Beyond this, of course, the novel follows the infamous and more culturally ubiquitous romance of Scarlett and Rhett (she sixteen and he implied to be late-twenties to mid-thirties—in the parlance of our times, he's a creep; this still is not as bad as other examples we hear of in the book: thirteen year olds being squired about by grown men and the O'Hara patriarch, nearing his mid-forties when he married fifteen year old Ellen and started popping out children. Apparently, pedophilia counts among those treasured ideals of the South that are now, thank God—er, alas, gone with the wind).
The Civil War comes and, as Michell pus it, the novel becomes about gumption and those who survive; she becomes cutthroat and well-off as her icy heart prunes off and repels those around her one-by-one. There are a few powerful moments and even arcs, of course—Ashley and Rhett's meditations on their place in life, as well as Rhett's utter heartbreak at the loss of his daughter and ultimate decision to leave Scarlett and attempt to dig up simplicity and peace of mind stand out—and these become stronger if one is able to get past some of the problematic aspects (see again: the time period appropriate age differences made bizarre by modernity which remain problematic even after all characters are adults due to the circumstances of their pasts).
These scenes, in my opinion, offer a glimpse at a story that might not have been an "American" story in the sense of Mark Twain, anti-intellectualism, apple pie, Bruce Springsteen, baseball, and mass shootings, but would have made a much more moving story of tempered passions, the unpredictable chambers of the heart, and the consequences and cost of yearning, loss, and carelessness among other things.

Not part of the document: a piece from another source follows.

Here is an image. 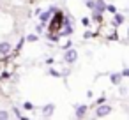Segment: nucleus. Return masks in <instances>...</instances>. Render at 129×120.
I'll return each mask as SVG.
<instances>
[{"mask_svg": "<svg viewBox=\"0 0 129 120\" xmlns=\"http://www.w3.org/2000/svg\"><path fill=\"white\" fill-rule=\"evenodd\" d=\"M120 79H122V74H118V72H117V74H111V76H110V81H111L113 85H118V83H120Z\"/></svg>", "mask_w": 129, "mask_h": 120, "instance_id": "obj_7", "label": "nucleus"}, {"mask_svg": "<svg viewBox=\"0 0 129 120\" xmlns=\"http://www.w3.org/2000/svg\"><path fill=\"white\" fill-rule=\"evenodd\" d=\"M124 21V16L122 14H115V23H122Z\"/></svg>", "mask_w": 129, "mask_h": 120, "instance_id": "obj_9", "label": "nucleus"}, {"mask_svg": "<svg viewBox=\"0 0 129 120\" xmlns=\"http://www.w3.org/2000/svg\"><path fill=\"white\" fill-rule=\"evenodd\" d=\"M94 7H95V13H97V14H99L101 11H104V9H106V6L103 4V0H97V2L94 4Z\"/></svg>", "mask_w": 129, "mask_h": 120, "instance_id": "obj_6", "label": "nucleus"}, {"mask_svg": "<svg viewBox=\"0 0 129 120\" xmlns=\"http://www.w3.org/2000/svg\"><path fill=\"white\" fill-rule=\"evenodd\" d=\"M11 51V44L9 43H0V53L2 55H7Z\"/></svg>", "mask_w": 129, "mask_h": 120, "instance_id": "obj_4", "label": "nucleus"}, {"mask_svg": "<svg viewBox=\"0 0 129 120\" xmlns=\"http://www.w3.org/2000/svg\"><path fill=\"white\" fill-rule=\"evenodd\" d=\"M53 111H55V106H53V104H46V106L43 108V115H44V116H51Z\"/></svg>", "mask_w": 129, "mask_h": 120, "instance_id": "obj_3", "label": "nucleus"}, {"mask_svg": "<svg viewBox=\"0 0 129 120\" xmlns=\"http://www.w3.org/2000/svg\"><path fill=\"white\" fill-rule=\"evenodd\" d=\"M64 58H66V62H69V64L76 62V58H78V53H76V50H69V51L64 55Z\"/></svg>", "mask_w": 129, "mask_h": 120, "instance_id": "obj_1", "label": "nucleus"}, {"mask_svg": "<svg viewBox=\"0 0 129 120\" xmlns=\"http://www.w3.org/2000/svg\"><path fill=\"white\" fill-rule=\"evenodd\" d=\"M106 11H110V13H113V14L117 13V9H115L113 6H106Z\"/></svg>", "mask_w": 129, "mask_h": 120, "instance_id": "obj_11", "label": "nucleus"}, {"mask_svg": "<svg viewBox=\"0 0 129 120\" xmlns=\"http://www.w3.org/2000/svg\"><path fill=\"white\" fill-rule=\"evenodd\" d=\"M85 113H87V106H85V104H81V106L76 108V116H78V118L85 116Z\"/></svg>", "mask_w": 129, "mask_h": 120, "instance_id": "obj_5", "label": "nucleus"}, {"mask_svg": "<svg viewBox=\"0 0 129 120\" xmlns=\"http://www.w3.org/2000/svg\"><path fill=\"white\" fill-rule=\"evenodd\" d=\"M53 13H55V9H51V11H48V13H43V14H41V20H43V21H48Z\"/></svg>", "mask_w": 129, "mask_h": 120, "instance_id": "obj_8", "label": "nucleus"}, {"mask_svg": "<svg viewBox=\"0 0 129 120\" xmlns=\"http://www.w3.org/2000/svg\"><path fill=\"white\" fill-rule=\"evenodd\" d=\"M27 39H28L30 43H36V41H37V35H34V34H32V35H28Z\"/></svg>", "mask_w": 129, "mask_h": 120, "instance_id": "obj_12", "label": "nucleus"}, {"mask_svg": "<svg viewBox=\"0 0 129 120\" xmlns=\"http://www.w3.org/2000/svg\"><path fill=\"white\" fill-rule=\"evenodd\" d=\"M25 109H28V111H30V109H34V106H32V102H25Z\"/></svg>", "mask_w": 129, "mask_h": 120, "instance_id": "obj_13", "label": "nucleus"}, {"mask_svg": "<svg viewBox=\"0 0 129 120\" xmlns=\"http://www.w3.org/2000/svg\"><path fill=\"white\" fill-rule=\"evenodd\" d=\"M110 111H111V108L101 102V104H99V108H97V111H95V115H97V116H104V115H108Z\"/></svg>", "mask_w": 129, "mask_h": 120, "instance_id": "obj_2", "label": "nucleus"}, {"mask_svg": "<svg viewBox=\"0 0 129 120\" xmlns=\"http://www.w3.org/2000/svg\"><path fill=\"white\" fill-rule=\"evenodd\" d=\"M2 118H4V120H6V118H9V113H7V111H2V109H0V120H2Z\"/></svg>", "mask_w": 129, "mask_h": 120, "instance_id": "obj_10", "label": "nucleus"}]
</instances>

But again, that would be an entirely different novel altogether. As a whole, I have a few good things to offer about Gone: 1) it becomes phenomenal if read like watching an episode of Jerry Springer with a commentary track by Greg Giraldo; in that case, we're talking top ten lit of all time, 2) public domain is coming in just under a decade: a plot where Jeems decides he's sick of the Tarleton twins, goes Django style, and somehow John Brown gets alternate-history Shanghaied in there, you could have a real romp of a popcorn story (inbox is open for checks, studios), and 3) a much smarter person than me, Alice Randall, has written The Wind Done Gone, which I look forward to reading and, from the bit I've glimpsed and read of it so far, will more than make reading the original Mitchell book worth it.